PROVIDED TEXT:
********

Paliparang Pandaigdig ng Iloilo

Iloilo International Airport

Iloilo International Airport (Filipino: Paliparang Pandaigdig ng Iloilo, Hiligaynon: Internasyonal nga Hulugpaan sang Iloilo) is the international airport serving the general area of Iloilo City, the capital city of the province of Iloilo and the regional center of the Western Visayas region in the Philippines. It opened its doors to commercial traffic on June 14, 2007 after a decade of planning and construction, replacing Mandurriao Airport in Iloilo City proper which had been in service for over seventy years and inheriting its IATA and ICAO airport codes, as well as its position as the fourth-busiest airport in the Philippines. It is designated as a secondary international airport by the Air Transportation Office, the primary body of the Department of Transportation and Communications responsible for the operation of all airports in the Philippines. Likewise, being the first international airport in Western Visayas and the first international airport built on the island of Panay, it is one of three international airports in the Visayas; the others being Mactan-Cebu International Airport in Cebu City and Bacolod-Silay City International Airport in Bacolod City.

The airport is located northwest of Iloilo City on a site in Barangay Duyan-Duyan, split between the municipalities of Cabatuan, where the airport proper is located, and Santa Barbara, where the airport entrance and access road are located. The airport complex consists of a single runway, various administrative and maintenance buildings, waste sorting and water treatment facilities, a power generating station, a cargo terminal and a main passenger terminal. Its location on the Tomas Confesor Highway, a major highway transversing the island, makes the airport accessible from all parts of Iloilo and Panay via various road-based transportation options, while its proximity near the currently defunct Panay Railways network could potentially link the airport to the rest of Panay by rail.

********

RECORDED DATA:

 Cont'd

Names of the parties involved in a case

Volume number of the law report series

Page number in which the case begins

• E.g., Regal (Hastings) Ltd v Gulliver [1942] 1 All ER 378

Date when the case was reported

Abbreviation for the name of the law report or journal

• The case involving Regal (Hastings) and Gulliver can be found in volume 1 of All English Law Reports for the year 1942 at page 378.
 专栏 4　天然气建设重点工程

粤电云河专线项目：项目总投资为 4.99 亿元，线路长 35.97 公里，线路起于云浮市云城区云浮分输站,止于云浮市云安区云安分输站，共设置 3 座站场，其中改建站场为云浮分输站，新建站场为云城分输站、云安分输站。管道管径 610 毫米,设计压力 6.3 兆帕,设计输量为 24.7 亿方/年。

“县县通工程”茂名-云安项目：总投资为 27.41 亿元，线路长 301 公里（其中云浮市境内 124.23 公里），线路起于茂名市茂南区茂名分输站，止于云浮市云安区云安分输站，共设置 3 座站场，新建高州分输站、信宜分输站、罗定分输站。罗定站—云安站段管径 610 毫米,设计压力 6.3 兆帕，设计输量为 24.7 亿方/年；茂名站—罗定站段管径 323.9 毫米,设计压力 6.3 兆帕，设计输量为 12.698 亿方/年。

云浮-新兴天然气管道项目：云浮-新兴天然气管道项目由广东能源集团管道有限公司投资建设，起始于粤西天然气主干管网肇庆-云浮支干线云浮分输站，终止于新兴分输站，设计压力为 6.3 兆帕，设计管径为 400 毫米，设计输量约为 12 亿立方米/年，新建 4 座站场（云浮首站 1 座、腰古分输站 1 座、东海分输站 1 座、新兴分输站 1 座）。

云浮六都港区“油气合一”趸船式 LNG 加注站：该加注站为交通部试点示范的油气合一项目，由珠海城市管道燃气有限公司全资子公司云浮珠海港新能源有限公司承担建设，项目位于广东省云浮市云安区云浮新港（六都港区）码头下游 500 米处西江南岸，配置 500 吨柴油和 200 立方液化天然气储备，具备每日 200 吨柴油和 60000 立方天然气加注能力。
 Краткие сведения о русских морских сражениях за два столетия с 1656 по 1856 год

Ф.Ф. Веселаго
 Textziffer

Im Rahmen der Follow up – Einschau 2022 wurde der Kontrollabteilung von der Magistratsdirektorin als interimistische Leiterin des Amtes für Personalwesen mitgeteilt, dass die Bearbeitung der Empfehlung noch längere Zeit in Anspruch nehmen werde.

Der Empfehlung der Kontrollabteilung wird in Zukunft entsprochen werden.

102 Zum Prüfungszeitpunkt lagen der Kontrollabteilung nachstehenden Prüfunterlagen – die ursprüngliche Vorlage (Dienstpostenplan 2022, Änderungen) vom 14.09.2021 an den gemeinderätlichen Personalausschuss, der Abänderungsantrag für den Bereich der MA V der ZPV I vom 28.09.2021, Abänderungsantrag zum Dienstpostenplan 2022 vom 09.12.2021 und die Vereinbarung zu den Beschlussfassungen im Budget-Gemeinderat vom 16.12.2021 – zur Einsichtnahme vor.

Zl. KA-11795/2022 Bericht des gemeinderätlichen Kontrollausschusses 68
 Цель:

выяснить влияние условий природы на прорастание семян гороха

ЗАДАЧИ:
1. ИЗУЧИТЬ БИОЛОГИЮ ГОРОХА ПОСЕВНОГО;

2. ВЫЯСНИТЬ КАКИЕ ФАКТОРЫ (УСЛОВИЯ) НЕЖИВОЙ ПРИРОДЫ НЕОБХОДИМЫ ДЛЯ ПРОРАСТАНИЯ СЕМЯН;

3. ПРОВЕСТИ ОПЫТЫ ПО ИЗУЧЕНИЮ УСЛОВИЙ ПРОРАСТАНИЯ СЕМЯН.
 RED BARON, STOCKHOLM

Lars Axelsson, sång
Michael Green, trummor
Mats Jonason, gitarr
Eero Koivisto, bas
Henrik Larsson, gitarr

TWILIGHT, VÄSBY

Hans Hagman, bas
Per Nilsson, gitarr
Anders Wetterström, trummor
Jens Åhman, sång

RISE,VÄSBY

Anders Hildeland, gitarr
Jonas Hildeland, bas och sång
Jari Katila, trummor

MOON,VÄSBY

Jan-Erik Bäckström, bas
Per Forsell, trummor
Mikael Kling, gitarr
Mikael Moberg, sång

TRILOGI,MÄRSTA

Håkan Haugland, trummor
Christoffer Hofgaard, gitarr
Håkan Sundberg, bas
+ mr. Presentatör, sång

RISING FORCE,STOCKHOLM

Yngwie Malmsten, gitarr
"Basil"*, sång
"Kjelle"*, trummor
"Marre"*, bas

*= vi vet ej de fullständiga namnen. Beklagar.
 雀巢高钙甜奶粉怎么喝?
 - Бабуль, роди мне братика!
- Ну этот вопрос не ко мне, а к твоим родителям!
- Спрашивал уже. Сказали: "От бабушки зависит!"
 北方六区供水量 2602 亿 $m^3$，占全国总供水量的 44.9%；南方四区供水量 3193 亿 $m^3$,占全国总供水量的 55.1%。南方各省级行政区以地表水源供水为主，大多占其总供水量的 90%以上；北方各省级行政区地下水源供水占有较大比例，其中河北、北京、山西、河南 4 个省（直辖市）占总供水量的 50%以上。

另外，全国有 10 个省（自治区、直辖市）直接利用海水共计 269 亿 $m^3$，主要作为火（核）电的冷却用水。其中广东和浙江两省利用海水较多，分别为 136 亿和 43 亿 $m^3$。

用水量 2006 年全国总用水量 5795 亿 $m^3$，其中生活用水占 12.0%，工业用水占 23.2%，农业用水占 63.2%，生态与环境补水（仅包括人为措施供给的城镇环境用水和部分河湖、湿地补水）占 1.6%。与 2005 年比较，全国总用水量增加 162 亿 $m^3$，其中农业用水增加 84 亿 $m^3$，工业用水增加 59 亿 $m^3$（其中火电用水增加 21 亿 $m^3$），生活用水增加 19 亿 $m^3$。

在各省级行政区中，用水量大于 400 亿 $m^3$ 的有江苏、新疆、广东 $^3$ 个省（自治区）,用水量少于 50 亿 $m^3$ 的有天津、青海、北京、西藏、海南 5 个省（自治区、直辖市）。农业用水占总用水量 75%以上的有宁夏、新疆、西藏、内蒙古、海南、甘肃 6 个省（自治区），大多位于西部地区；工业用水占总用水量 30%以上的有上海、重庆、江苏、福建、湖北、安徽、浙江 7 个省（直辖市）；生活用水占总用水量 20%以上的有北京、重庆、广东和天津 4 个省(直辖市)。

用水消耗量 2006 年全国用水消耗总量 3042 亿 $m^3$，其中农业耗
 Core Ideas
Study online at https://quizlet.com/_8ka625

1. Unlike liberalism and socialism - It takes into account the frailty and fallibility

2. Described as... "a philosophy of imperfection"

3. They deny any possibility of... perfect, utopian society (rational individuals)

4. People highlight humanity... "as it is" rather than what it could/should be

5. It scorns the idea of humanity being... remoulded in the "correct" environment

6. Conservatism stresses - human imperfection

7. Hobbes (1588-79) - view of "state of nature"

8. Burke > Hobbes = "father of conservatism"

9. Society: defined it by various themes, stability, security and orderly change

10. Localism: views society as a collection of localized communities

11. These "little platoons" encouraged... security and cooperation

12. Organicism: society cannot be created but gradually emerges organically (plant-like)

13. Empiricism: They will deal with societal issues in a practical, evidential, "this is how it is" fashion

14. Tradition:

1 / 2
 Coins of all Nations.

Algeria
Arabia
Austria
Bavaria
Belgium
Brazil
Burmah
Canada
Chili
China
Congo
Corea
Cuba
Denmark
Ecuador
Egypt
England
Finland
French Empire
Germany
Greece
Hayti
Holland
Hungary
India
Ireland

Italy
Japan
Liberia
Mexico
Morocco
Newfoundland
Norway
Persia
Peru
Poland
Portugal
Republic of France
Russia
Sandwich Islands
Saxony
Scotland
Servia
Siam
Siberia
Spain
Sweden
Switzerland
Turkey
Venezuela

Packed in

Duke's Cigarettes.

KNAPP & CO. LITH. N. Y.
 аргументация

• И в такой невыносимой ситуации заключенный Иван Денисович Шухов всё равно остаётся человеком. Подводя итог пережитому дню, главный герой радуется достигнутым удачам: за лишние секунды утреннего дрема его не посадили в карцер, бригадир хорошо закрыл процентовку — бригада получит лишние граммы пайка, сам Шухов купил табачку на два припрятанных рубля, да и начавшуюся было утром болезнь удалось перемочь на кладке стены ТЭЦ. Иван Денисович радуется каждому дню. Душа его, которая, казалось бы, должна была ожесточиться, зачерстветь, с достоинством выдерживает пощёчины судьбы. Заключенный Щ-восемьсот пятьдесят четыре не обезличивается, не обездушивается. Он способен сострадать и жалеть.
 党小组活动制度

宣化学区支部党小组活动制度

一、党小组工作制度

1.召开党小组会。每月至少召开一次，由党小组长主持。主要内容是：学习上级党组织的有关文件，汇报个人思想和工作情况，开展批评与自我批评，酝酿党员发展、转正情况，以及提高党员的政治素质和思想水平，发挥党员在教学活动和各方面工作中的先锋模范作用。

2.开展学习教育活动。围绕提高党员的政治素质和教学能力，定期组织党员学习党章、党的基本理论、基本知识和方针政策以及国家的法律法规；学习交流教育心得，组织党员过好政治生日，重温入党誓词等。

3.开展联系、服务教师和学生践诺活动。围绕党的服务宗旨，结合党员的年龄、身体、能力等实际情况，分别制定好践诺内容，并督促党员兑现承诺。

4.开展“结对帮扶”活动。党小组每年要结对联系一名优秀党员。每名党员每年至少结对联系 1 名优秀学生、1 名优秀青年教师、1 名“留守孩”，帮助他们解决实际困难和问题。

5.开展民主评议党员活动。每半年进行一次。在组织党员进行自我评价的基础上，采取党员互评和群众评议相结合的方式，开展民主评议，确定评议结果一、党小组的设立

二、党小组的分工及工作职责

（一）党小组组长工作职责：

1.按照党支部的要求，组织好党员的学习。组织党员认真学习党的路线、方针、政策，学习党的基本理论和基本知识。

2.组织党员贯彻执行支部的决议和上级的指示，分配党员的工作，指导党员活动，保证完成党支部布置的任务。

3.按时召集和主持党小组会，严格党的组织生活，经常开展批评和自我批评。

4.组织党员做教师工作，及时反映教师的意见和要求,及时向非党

********

TASK REQUIREMENTS:
1. Please reproduce the Iloilo International Airport text from "The airport is" up to and including "Panay by rail.".
2. Write the next part of the Iloilo International Airport article, starting after its final sentence.

ANSWERS PROVIDED:
1.
The airport is located northwest of Iloilo City on a site in Barangay Duyan-Duyan, split between the municipalities of Cabatuan, where the airport proper is located, and Santa Barbara, where the airport entrance and access road are located. The airport complex consists of a single runway, various administrative and maintenance buildings, waste sorting and water treatment facilities, a power generating station, a cargo terminal and a main passenger terminal. Its location on the Tomas Confesor Highway, a major highway transversing the island, makes the airport accessible from all parts of Iloilo and Panay via various road-based transportation options, while its proximity near the currently defunct Panay Railways network could potentially link the airport to the rest of Panay by rail.

2.
Built in slightly over 30 months, Iloilo International Airport is the largest airport to be constructed in the Philippines in the last decade. It is also said to be the most beautiful and modern airport in the country and a symbol of the Philippines' new-found economic strength.


Planning for the Iloilo International Airport project commenced in 1997, when the Japan International Cooperation Agency (JICA) initiated a study on the master planning and long-term development plans of four key domestic airports in the Philippines. The report cited Mandurriao Airport, Bacolod City Domestic Airport, Legazpi Airport and Daniel Z. Romualdez Airport in Tacloban City as these key domestic airports, noting the high growth of passenger and cargo volume there and the eventual need for expansion. Heeding the recommendations of the JICA report, President Joseph Estrada signed an executive order in November 1998 creating the Iloilo Airport Coordinating Committee, headed by Iloilo-born senator Franklin Drilon, one of the chief architects and supporters of the project. The project was approved by the National Economic and Development Authority (NEDA) in March 2000.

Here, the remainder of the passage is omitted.